During his presidency, Wadsworth House (Harvard’s second-oldest standing building) was built, the college laws were overhauled, and the curriculum was improved.
However, records show that Wadsworth was no disciplinarian, according to Harvard.
“The faculty records, which begin with Wadsworth’s administration, are full of ‘drinking frolicks,’ poultry-stealing, profane cursing and swearing, card-playing, live snakes in tutors’ chambers, bringing ‘Rhum’ into college rooms, and ‘shamefull and scandalous Routs and Noises for sundry nights in the College Yard,” a Harvard historian wrote.
He died in office in 1737.
Edward Holyoke, 1737-1769
Edward Holyoke, known for his fairly liberal administration, served the second-longest presidential term in Harvard’s history at 32 years. Holyoke led the school as many key players from the Revolutionary War received their education.
Under Holyoke, the curriculum was modernized, and Harvard revamped “the old educational system under which a single tutor taught all subjects to a given class,” leading instead for instructors to teach more specialized subjects, according to the school’s website.
Samuel Locke, 1770-1773
Many were excited with the choice of Samuel Locke to head up the school in 1770; he was called a contemporary, as well as “a man of strength, penetration, and judgment,” according to Harvard’s website.
However, he resigned three years later, and the details as to why were sparse.
It wasn’t until the 20th century that the reason came to light: Locke had impregnated one of his maids.
Samuel Langdon, 1774-1780
Harvard played a key role in the Revolutionary War under Samuel Langdon’s presidency, which started shortly before the battles of Lexington and Concord. The school closed early “as Cambridge turned into an armed camp,” and revolution soldiers were housed in several Harvard buildings, with George Washington using Wadsworth House as headquarters. Harvard Hall’s lead roof also was repurposed as bullets for the colonists’ guns.

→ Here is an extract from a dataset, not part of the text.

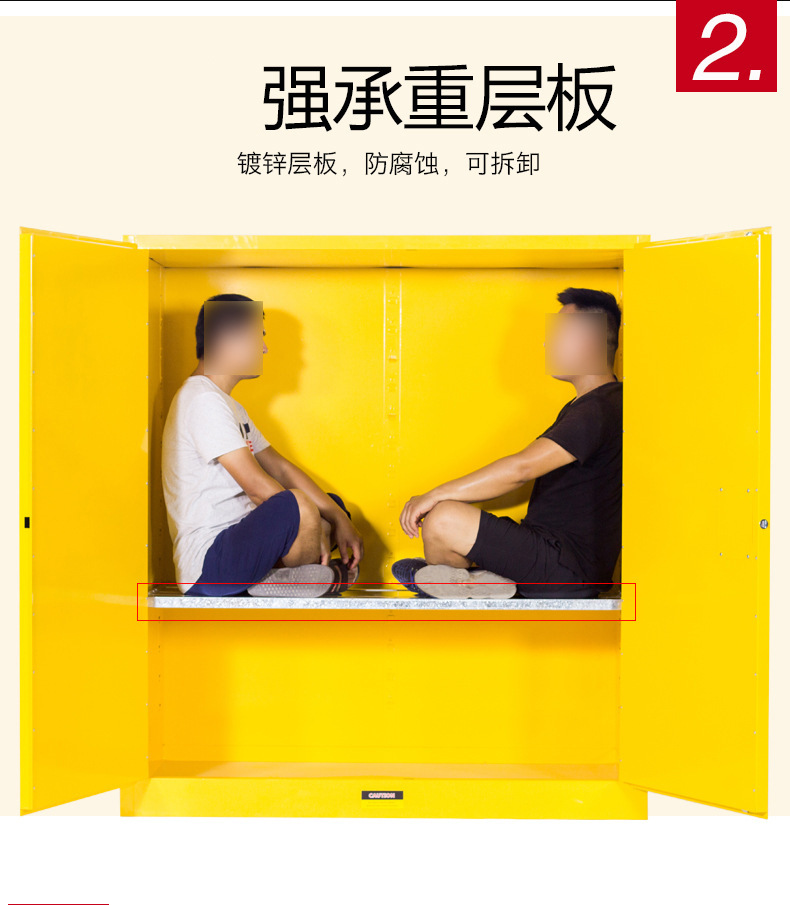 Industrial alcohol battery explosion-proof cabinet Flammable and explosive chemical hazardous material storage cabinet Fire and explosion-proof safety cabinet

Harvard resumed academics in Concord in 1775 and moved back to Cambridge in June 1776. In the winter of 1777, students had to leave for a few months as Harvard housed British prisoners of war.
Langdon was a fan of the revolution, which “made a favorable impression early on,” according to Harvard’s website. However, “his words and deeds soon irritated students [to] no end, what with scriptural harangues stretching to 90 minutes at the expense of Sunday-evening singing.” Students petitioned for his resignation in 1780, and Langdon “admitted his presidential unsuitability and promised to resign.”